══ GIVEN PASSAGE ══
It's fine if you want to reconcile, and you can even communicate that to your WS, but don't settle for being his or her "Plan B", don't tolerate ANY continued contact of ANY kind between your WS and his/her AP, and hold his/her feet to the fire when it comes to the hard work and heavy lifting that will be required in order to achieve a successful reconciliation.

Take at least 3-7 days to decide on whether or not you want to reconcile (and this is whether or not your WS initially wants to reconcile, because they often come back after leaving, being for another chance), but not much longer than that. Maybe 2 weeks at most. Once you've confident in your decision, stick to your guns. Limbo is Hell, so spend as little time there as possible. Still... take time to think things through.
═══
══ AVAILABLE DATA ══
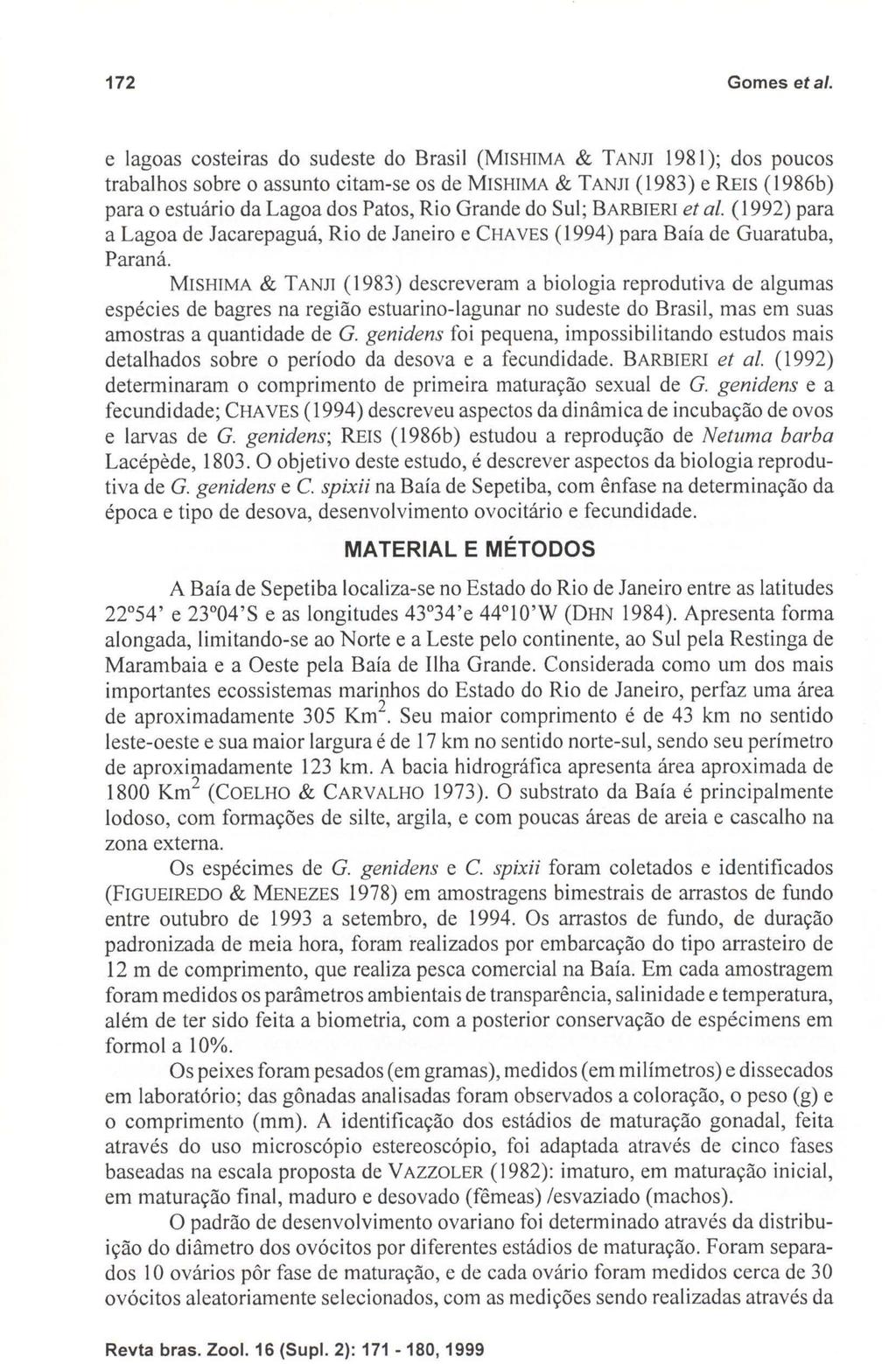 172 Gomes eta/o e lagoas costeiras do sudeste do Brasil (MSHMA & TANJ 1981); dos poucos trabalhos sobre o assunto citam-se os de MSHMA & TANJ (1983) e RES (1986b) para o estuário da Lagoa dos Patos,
═══
* _WORK REQUEST_
Please repeat word for word the stretch of the reconciliation advice that begins with the words containing "It's fine if" and finishes with "a successful reconciliation.".

* _SOLUTION FOR THIS TASK_
It's fine if you want to reconcile, and you can even communicate that to your WS, but don't settle for being his or her "Plan B", don't tolerate ANY continued contact of ANY kind between your WS and his/her AP, and hold his/her feet to the fire when it comes to the hard work and heavy lifting that will be required in order to achieve a successful reconciliation.